Penyidik ​​dapat meminta/memerintahkan dokter untuk melakukan olah tempat kejadian perkara (TKP) sesuai dengan Undang-undang Dasar Kepolisian Tahun 1961 No. Pada satu jam pertama setelah kematian, suhu tubuh jenazah masih hangat (menggunakan termometer panjang diketahui 370C), otot-otot masih rileks sempurna (masa relaksasi primer), kornea mata jernih, dan mata jernih. lebam di badan belum terlihat jelas. Dalam proses olah TKP, penyidik ​​dapat meminta/memerintahkan dokter untuk melakukan olah TKP (TKP) sesuai dengan Undang-Undang Pokok Polisi Tahun 1961 No.

Definisi Olah TKP

Pihak yang terlibat dalam olah TKP

Selain bantuan dokter terkait, petugas investigasi akan selalu memanggil layanan spesialis petugas TKP ('SOCO') - juga dikenal sebagai penyelidik TKP. Penyidik ​​adalah pejabat Kepolisian Negara Republik Indonesia atau pengawal pegawai negeri sipil yang ditunjuk dan mempunyai wewenang khusus menurut undang-undang untuk melakukan penyidikan. Penyidik ​​adalah pejabat Kepolisian Negara Republik Indonesia yang diberi wewenang oleh undang-undang untuk melakukan penyidikan.

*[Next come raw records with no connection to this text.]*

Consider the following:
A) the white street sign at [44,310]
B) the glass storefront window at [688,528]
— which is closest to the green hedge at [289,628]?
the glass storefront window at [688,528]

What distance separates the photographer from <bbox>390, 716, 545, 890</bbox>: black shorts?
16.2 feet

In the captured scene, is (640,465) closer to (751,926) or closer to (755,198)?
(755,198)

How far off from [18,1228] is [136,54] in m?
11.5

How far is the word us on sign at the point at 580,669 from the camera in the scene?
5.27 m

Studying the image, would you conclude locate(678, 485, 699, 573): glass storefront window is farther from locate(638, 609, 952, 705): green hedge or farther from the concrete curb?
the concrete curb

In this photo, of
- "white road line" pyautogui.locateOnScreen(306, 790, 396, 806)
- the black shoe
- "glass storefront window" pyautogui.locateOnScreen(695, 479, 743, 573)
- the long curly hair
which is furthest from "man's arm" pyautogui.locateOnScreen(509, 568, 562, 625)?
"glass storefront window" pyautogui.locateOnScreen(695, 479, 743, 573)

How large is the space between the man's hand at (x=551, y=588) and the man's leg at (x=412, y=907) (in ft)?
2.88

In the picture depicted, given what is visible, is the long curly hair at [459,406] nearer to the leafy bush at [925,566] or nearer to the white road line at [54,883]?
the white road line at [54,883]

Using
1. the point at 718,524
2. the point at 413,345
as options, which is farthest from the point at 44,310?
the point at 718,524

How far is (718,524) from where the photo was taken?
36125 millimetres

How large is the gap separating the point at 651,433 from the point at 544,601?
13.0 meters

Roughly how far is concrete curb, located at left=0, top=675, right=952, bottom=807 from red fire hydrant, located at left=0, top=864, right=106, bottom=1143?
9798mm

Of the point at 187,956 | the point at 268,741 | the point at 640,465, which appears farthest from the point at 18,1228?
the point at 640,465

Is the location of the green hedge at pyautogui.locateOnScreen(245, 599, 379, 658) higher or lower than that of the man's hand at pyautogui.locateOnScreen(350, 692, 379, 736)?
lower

Penyidik ​​pembantu adalah pejabat kepolisian negara Republik Indonesia yang karena diberi wewenang tertentu dapat melakukan tugas penyidikan sebagaimana diatur dalam undang-undang ini.

Tugas dokter dalam TKP

Penyidik ​​​​spesialis akan memperoleh foto dan/atau rekaman video tempat kejadian perkara, memeriksa bukti-bukti (misalnya mencari, menganalisis, mencatat dan menyeka noda darah) dan mengumpulkan kemungkinan jejak serta bukti-bukti lainnya. Beberapa definisi dalam KUHP yang perlu diperhatikan.4. Penyidik ​​adalah pejabat Kepolisian Negara Republik Indonesia atau pengawal pegawai negeri sipil yang ditunjuk dan mempunyai wewenang khusus menurut undang-undang untuk melakukan penyidikan. Hal ini mencakup: menilai/mencatat suhu lingkungan dan tubuh, keberadaan dan derajat blues dan rigor mortis. Keputusan apakah tepat untuk mencatat suhu inti rektal biasanya diambil setelah berdiskusi dengan tim investigasi – pengukuran ini dapat dihindari jika diduga terjadi kekerasan seksual.

Sebelum sampai di TKP, ada beberapa hal yang perlu diperhatikan mengenai alasan atau syarat hukum, demi kepentingan perkara itu sendiri, yaitu; 4. Siapa yang meminta/memerintahkan datang ke tempat kejadian perkara, kewenangannya, bagaimana permintaan/perintah tersebut sampai ke catatan dokter, dimana tempat kejadian perkara dan kapan permintaan/perintah tersebut. Di TKP, dokter mengambil foto dan sketsa yang harus dijaga baik-baik, karena kemungkinan untuk dihadirkan sebagai saksi selalu ada.

Dokumentasi dan sketsa forensik

Meskipun catatan klinis terkomputerisasi semakin banyak digunakan dalam praktik umum dan kedokteran rumah sakit, catatan tertulis tetap menjadi pilihan utama dalam forensik klinis. Lebih mudah untuk menyimpannya daripada kertas lepas dan dapat menunjukkan konkurensi entri berdasarkan lokasi catatan di buku. Namun, tidak mudah atau rapi untuk menyimpan materi atau dokumen tambahan, seperti formulir persetujuan atau diagram isi, dalam buku bersampul tebal, dan semakin banyak cara yang lebih disukai untuk mencatat catatan adalah dalam bentuk lembaran lepas.

Keuntungannya adalah sebagai alat bantu memori dan dapat dengan mudah disimpan bersama dengan dokumen lain yang relevan. Rincian siapa yang meminta penyelidikan, siapa yang memberikan pengarahan di kantor polisi, informasi apa yang mereka berikan dan apa saja yang dibutuhkan dari dokter forensik. Saat mencatat cedera, hal-hal berikut harus dipertimbangkan: lokasi, ukuran, bentuk, warna, orientasi, karakteristik spesifik (misalnya, orientasi tag kulit pada abrasi; tepi laserasi yang memar dan terkelupas), karakteristik subyektif (misalnya sensitivitas ).

Identifikasi jenazah

Dalam situasi seperti ini, pengenalan penglihatan tubuh untuk identifikasi positif harus dilakukan dengan hati-hati, dan peneliti tidak boleh mengurangi perhatian.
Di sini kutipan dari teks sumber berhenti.